I sure am glad they have all these mechanisms perfectly modeled so they can make 100 year predictions. (<– Sarcasm)

Eliza
August 17, 2020 2:25 pm

Left Australia long time ago to emigrate to Beautiful South America Paraguay and rescinded my Australian citizenship I am so glad I did leave Australia its a complete dump used to be great up to the 1970 until Keating started the destroying process which we are now seeing. In my view Australia has no future whatsoever only as a Chinese Colony and it will probably be better off as the Chinese are more stable people

SteveS
Reply to  Eliza
August 17, 2020 6:09 pm

I’d like to move to Paraguay also…..I hear that all Paraguayans have the innate ability to create the most beautifully long run-on sentences…Is this true ?

August 17, 2020 10:00 pm
sky king
August 18, 2020 12:30 am

Heavier downpours leading to a drier climate. Right.

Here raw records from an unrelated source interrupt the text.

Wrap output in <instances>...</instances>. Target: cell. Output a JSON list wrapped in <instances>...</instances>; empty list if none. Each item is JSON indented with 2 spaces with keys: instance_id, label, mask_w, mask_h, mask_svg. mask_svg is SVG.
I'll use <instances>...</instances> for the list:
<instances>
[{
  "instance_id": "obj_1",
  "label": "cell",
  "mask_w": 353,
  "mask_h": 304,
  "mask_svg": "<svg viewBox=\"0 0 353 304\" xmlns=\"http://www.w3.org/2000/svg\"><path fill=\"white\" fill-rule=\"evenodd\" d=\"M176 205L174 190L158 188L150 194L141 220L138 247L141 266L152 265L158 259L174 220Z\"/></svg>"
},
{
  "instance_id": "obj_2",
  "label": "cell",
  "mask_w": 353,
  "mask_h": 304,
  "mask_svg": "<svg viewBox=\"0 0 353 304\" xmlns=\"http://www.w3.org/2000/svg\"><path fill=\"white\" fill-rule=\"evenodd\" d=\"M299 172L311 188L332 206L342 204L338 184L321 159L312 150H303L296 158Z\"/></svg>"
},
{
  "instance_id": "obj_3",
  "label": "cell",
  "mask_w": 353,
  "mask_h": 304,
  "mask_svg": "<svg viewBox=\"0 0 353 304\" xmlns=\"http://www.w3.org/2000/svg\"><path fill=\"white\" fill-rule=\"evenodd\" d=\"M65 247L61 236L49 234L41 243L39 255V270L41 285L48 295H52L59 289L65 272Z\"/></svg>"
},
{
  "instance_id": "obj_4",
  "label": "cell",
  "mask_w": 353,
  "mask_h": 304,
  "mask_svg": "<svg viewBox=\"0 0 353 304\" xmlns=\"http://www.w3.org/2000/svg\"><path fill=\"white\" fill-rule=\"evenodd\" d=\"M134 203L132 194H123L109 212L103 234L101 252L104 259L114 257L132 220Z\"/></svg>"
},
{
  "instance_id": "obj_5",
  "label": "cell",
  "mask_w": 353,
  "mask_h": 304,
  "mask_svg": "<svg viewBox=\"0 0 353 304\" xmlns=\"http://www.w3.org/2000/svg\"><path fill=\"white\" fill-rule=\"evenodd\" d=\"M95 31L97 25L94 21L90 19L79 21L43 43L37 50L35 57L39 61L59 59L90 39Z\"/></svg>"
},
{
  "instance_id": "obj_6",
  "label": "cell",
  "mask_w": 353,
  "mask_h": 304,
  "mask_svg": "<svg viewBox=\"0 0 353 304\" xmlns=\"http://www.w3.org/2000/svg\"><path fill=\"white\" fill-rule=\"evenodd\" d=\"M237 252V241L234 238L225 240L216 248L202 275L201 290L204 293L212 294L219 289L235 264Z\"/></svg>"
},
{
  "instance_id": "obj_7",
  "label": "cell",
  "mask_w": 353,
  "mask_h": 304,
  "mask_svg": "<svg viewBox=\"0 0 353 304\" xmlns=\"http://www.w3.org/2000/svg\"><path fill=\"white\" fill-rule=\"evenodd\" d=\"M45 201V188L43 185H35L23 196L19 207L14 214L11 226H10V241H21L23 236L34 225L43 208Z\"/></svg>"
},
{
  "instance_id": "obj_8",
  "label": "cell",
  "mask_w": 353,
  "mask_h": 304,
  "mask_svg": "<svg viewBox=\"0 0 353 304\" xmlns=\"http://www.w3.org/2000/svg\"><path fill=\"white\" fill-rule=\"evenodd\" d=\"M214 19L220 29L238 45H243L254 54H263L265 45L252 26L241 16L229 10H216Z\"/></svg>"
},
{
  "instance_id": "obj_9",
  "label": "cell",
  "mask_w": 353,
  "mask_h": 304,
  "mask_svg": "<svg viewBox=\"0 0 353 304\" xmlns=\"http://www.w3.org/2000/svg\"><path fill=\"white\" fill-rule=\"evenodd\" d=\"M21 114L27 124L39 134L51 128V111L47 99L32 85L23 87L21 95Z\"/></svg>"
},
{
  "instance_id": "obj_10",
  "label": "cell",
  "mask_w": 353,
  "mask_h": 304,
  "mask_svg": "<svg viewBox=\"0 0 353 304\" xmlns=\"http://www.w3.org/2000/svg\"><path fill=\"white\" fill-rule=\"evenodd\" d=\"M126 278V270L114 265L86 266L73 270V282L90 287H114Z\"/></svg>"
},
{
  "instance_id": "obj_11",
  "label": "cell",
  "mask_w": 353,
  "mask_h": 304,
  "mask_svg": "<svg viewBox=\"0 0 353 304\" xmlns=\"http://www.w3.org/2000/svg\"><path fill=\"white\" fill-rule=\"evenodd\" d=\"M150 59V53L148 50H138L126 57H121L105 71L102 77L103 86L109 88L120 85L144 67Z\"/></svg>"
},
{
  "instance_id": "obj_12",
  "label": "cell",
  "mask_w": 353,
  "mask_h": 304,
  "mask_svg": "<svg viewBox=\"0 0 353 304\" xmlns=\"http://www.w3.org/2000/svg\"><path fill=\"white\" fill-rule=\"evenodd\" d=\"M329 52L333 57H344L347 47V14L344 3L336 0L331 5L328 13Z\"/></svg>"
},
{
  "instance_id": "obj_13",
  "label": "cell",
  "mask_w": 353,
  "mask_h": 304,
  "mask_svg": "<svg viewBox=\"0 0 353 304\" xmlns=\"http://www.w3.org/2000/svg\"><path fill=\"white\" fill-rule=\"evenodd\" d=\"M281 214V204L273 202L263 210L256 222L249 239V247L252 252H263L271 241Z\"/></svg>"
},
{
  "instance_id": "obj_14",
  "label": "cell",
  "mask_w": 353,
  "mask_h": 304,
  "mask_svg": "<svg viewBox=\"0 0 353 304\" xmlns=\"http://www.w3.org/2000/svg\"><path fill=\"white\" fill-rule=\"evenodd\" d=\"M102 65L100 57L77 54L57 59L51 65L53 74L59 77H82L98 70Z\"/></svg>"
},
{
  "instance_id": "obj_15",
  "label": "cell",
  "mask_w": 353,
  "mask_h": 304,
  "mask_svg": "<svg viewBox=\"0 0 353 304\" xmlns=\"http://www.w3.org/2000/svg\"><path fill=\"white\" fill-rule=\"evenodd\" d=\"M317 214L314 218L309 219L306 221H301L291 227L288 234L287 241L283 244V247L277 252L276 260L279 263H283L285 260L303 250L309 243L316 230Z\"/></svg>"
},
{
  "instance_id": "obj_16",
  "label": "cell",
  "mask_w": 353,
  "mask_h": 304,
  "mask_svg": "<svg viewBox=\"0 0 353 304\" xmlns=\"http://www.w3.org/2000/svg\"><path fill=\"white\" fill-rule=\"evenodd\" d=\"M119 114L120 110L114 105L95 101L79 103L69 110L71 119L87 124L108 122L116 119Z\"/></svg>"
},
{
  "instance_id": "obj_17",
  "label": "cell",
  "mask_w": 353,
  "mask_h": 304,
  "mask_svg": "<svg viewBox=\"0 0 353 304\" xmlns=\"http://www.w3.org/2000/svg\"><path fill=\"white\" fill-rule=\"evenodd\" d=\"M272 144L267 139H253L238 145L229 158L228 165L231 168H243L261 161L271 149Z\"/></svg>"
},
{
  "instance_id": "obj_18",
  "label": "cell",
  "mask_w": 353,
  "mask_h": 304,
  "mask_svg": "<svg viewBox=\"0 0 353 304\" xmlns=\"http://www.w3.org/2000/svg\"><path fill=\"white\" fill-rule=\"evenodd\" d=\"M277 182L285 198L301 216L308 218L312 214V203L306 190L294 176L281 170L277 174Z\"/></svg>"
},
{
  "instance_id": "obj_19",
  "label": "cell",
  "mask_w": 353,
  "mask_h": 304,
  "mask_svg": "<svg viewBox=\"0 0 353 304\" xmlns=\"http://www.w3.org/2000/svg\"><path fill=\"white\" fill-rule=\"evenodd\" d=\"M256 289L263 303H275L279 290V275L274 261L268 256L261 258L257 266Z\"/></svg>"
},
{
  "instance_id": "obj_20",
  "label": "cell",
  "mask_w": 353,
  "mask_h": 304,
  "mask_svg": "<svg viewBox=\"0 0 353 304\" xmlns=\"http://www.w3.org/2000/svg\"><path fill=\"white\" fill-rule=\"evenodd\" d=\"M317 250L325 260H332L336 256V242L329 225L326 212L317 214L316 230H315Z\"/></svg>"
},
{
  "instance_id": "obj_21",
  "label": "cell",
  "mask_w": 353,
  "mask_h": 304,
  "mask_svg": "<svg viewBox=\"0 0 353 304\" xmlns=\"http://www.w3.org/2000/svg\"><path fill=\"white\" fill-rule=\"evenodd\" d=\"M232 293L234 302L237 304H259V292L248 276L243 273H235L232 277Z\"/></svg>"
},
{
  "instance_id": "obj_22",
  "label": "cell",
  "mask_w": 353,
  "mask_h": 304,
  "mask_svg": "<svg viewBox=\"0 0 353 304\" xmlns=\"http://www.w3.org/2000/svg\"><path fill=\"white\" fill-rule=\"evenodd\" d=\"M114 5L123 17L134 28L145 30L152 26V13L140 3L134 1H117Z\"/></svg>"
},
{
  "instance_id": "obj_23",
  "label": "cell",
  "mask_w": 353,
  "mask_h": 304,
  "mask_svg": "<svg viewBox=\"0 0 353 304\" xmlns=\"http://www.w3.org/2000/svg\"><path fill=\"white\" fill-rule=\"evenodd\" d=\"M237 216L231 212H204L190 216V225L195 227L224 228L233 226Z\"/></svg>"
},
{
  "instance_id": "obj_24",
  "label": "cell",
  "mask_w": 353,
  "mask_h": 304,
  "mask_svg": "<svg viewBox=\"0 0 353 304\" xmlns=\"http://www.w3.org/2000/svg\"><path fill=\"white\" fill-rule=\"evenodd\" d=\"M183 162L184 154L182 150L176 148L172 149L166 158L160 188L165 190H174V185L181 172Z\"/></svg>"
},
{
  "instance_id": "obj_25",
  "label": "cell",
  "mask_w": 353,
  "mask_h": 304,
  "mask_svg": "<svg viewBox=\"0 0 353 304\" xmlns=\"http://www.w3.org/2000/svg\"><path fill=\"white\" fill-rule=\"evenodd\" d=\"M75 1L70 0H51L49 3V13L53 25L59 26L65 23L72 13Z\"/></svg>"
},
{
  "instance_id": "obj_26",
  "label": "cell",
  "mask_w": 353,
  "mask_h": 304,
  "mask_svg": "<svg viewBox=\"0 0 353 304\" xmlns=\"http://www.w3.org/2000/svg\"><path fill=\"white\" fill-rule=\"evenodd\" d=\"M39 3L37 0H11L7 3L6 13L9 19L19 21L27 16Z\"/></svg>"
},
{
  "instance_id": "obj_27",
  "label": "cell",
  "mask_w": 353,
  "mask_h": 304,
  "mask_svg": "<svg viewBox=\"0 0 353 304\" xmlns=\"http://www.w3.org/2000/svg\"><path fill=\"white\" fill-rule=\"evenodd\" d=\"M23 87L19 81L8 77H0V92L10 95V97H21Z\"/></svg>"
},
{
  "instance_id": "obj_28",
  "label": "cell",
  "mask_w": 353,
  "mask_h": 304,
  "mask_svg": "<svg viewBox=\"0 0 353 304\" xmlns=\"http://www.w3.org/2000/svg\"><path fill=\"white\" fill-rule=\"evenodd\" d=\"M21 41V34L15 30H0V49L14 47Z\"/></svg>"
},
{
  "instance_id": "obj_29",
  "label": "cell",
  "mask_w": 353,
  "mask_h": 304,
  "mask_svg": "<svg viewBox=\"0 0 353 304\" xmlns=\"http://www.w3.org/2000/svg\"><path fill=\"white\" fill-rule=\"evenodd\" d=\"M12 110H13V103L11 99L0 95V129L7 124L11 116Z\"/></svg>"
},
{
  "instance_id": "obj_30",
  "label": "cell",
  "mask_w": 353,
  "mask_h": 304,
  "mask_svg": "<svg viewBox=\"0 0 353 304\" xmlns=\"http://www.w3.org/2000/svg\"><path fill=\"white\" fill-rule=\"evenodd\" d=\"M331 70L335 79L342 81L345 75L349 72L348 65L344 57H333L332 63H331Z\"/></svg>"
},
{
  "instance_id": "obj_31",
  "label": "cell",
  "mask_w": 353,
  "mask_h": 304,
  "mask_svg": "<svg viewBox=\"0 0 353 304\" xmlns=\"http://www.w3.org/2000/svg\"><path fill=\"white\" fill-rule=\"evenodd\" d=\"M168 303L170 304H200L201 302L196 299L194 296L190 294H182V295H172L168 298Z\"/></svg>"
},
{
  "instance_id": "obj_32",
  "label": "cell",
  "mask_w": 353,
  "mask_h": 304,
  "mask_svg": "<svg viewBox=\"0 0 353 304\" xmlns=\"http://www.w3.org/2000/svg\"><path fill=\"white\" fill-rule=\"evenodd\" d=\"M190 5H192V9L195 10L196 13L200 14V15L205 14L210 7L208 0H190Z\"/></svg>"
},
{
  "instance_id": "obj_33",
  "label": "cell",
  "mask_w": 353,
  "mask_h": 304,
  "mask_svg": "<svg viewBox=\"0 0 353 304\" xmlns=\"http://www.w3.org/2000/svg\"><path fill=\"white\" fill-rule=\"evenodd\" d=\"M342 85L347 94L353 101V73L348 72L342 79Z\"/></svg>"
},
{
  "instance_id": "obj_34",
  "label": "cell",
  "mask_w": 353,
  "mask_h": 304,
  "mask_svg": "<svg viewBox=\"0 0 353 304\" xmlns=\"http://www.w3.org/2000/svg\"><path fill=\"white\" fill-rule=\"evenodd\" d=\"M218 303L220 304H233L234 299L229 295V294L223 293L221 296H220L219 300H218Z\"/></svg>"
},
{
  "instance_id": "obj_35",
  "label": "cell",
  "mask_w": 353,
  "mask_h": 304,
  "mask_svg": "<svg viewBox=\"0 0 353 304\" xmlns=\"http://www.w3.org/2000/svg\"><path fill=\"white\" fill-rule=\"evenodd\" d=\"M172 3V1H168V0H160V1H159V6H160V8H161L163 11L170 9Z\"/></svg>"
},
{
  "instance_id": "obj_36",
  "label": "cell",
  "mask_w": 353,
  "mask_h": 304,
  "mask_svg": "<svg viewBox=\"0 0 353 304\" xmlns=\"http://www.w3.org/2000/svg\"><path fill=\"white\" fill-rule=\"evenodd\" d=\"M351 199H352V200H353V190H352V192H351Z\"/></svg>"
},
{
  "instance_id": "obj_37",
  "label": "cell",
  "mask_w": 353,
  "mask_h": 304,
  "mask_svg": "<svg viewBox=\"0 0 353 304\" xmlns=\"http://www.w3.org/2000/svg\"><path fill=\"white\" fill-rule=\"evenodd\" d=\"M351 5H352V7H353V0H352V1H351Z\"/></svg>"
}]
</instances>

Hey, I thought increasing CO2 heats us to the tipping point where runaway water vapor finishes the job on us.
Yet a drier climate! Right.

melbourne resident
Reply to  sky king
August 19, 2020 7:02 pm

Absolutely – I have long pondered this anachronism – global warming theory depends on the added forcing from water vapour to reach the predicted levels, so a warmer world has more atmospheric vapour – not less, so drought would be less common. They have not absorbed their simple geography lessons about wet tropics and dry deserts. Why do deserts exist – because of less moisture. Why is there less moisture – because the air is colder and can hold less moisture, or it is in a rain shadow (eg the Atacama). Why are the tropics wet – because on the equator more water is evaporated from the oceans and then falls on the land. Anyone who predicts more droughts from global warming doesnt understand climate systems,

August 22, 2020 7:51 pm

I love predictions like this. Rutherford predicted that atomic energy will be of no practical use to mankind (just before the atom was split!) . The US Patent Office predicted in about the 1890s that there are no more useful inventions (just before there was a flood of new inventions). And we have all experienced the recurrent prediction that the end of the world is nigh.
One interesting thing is that such predictions come just before the opposite happens. Therefore Aus must be in for a wet spell.
(PS, my analysis of many Australian weather stations show no consistent trends – rainfall patterns vary from place to place.